Il reato di maltrattamenti in famiglia sussiste anche nell'ambito delle coppie di fatto: presupposto del reato non è il matrimonio nè la convivenza, ma una stabile relazione sentimentale tra il reo e la vittima.
La Corte di Cassazione, con sentenza n. 24668/2010, ha stabilito che il reato di maltrattamenti in famiglia sussiste a prescindere dalla convivenza o dalla coabitazione.
Per la configurabilità del reato in questione, infatti, è " sufficiente che intercorrano relazioni abituali tra il soggetto passivo e quello attivo ".
Ciò in quanto l'articolo 572 del Codice penale, dice la Corte, tutela le persone della famiglia " ove per famiglia non si intende soltanto un consorzio di persone avvinte da vincoli di parentela naturale o civile, ma anche una unione di persone tra le quali, per intime relazioni e consuetudini di vita, siano sorti legami di reciproca assistenza e protezione e di solidarietà ".
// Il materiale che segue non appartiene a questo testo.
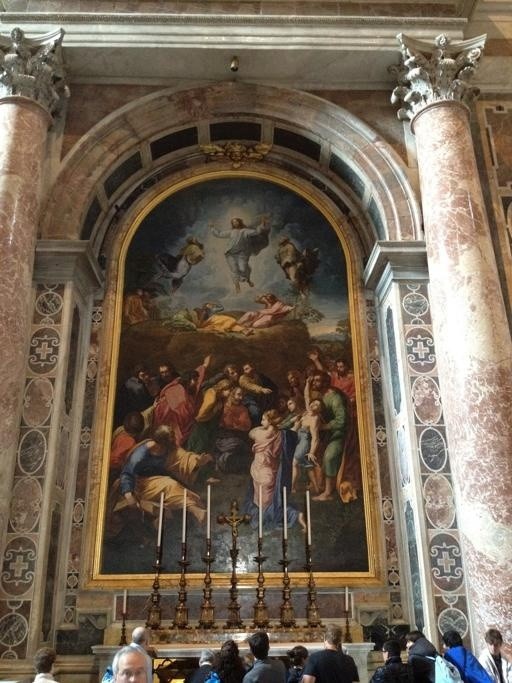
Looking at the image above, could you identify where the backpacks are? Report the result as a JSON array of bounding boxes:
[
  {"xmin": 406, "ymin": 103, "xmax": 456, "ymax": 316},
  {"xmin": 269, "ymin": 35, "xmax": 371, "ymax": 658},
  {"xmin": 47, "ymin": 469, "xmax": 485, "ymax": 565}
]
[{"xmin": 425, "ymin": 653, "xmax": 465, "ymax": 683}]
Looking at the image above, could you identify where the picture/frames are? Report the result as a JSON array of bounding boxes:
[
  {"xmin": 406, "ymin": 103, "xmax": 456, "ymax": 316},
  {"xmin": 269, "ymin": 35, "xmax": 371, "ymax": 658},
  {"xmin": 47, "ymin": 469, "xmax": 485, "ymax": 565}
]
[{"xmin": 84, "ymin": 152, "xmax": 387, "ymax": 582}]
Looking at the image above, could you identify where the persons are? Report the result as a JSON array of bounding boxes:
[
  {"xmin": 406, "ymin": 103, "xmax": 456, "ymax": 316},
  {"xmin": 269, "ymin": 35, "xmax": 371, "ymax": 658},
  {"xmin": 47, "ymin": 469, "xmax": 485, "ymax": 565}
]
[{"xmin": 31, "ymin": 622, "xmax": 512, "ymax": 683}]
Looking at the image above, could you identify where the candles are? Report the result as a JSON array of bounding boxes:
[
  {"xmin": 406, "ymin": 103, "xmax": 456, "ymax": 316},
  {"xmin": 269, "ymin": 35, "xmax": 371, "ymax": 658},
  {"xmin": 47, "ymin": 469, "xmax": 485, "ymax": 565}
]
[{"xmin": 122, "ymin": 484, "xmax": 349, "ymax": 614}]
La giurisprudenza di legittimità, per altro, ha da tempo chiarito che il delitto di maltrattamenti in famiglia è ravvisabile anche per la cosiddetta 'famiglia di fatto', ovvero quando in un consorzio di persone si sia realizzato, per strette relazioni e consuetudini di vita, un regime di vita improntato a rapporti di umana solidarieta ed a strette relazioni, dovute a diversi motivi, anche assistenziali (Cassazione, sentenza n. 8953/1997).
Si è anche precisato che non è necessaria la convivenza.
In proposito sempre la Cassazione ha affermato con la sentenza n. 49109/2003 che il reato sussiste anche quando la convivenza sia cessata a seguito di separazione legale o di fatto.